Knox and her Italian boyfriend, Raffaele Sollecito, who also is jailed in Perugia, have denied wrongdoing.

“I was told that I would be arrested and put in jail for 30 years,” Knox wrote in the three-page handwritten statement the day of her Nov. 6 arrest. “When I didn’t remember things I was hit in the head, but I understand the stress of the police.”

The statement was obtained by the Italian daily newspapers Corriere della Sera, La Repubblica and La Stampa, which published excerpts translated from English. Knox’s lawyer did not answer telephone calls seeking confirmation, and the newspapers did not say how they obtained the statement.

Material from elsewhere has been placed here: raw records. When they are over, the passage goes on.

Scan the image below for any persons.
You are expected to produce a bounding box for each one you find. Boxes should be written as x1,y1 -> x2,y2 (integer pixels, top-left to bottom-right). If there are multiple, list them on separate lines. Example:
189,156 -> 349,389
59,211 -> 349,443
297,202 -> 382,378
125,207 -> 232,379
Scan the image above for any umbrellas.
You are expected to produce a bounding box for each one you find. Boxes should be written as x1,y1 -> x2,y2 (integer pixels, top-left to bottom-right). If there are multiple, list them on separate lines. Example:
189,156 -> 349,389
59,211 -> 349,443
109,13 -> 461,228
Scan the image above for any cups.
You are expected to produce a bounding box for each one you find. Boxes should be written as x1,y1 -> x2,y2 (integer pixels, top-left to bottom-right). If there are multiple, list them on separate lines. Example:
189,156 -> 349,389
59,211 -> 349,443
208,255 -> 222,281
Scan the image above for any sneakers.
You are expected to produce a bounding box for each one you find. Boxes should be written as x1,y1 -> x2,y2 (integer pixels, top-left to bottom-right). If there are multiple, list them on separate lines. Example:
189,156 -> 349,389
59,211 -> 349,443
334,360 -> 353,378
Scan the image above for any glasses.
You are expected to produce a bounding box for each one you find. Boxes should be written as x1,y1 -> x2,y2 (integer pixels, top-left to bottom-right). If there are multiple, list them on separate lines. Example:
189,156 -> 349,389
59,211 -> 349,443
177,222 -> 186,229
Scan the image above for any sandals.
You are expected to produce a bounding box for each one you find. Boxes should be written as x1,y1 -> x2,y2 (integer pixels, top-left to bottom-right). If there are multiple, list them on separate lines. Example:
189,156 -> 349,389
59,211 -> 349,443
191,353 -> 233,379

Knox said she had “serious doubts” about statements made to investigators before her arrest because she spoke “under the pressure of stress, shock and because I was exhausted.” She did not elaborate.

Among the confusing statements that have emerged is one regarding Knox’s whereabouts at the time of the killing. A judge’s order upholding Knox’s detention noted that she was confused about the events because she had smoked hashish that night.

Knox said she had spent the night with Sollecito at his flat and only returned to the place she shared with Kercher the following morning, Nov. 2. But she later told investigators that another man killed Kercher while Knox was in another room, and that she covered her ears so she wouldn’t hear the victim’s screams.

She had identified the man as Congolese bar owner Diya “Patrick” Lumumba. He was arrested largely based on Knox’s recollections but released Tuesday for a lack of evidence.

“I know I didn’t kill Meredith. I see Patrick in flashes as the murderer, but I can’t verify the truth the way it appears in my mind, because I don’t remember with certainty if I was there,” Knox wrote in the Nov. 6 statement.

The autopsy found that Kercher likely died slowly from a stab wound to her neck, and prosecutors said she was killed resisting a sexual assault. She was found half-naked on the floor of her blood-splattered bedroom.

Authorities have said they found Knox’s DNA on the handle of a knife believed to have been the murder weapon and Kercher’s on the blade. The knife came from the kitchen of Sollecito’s Perugia apartment.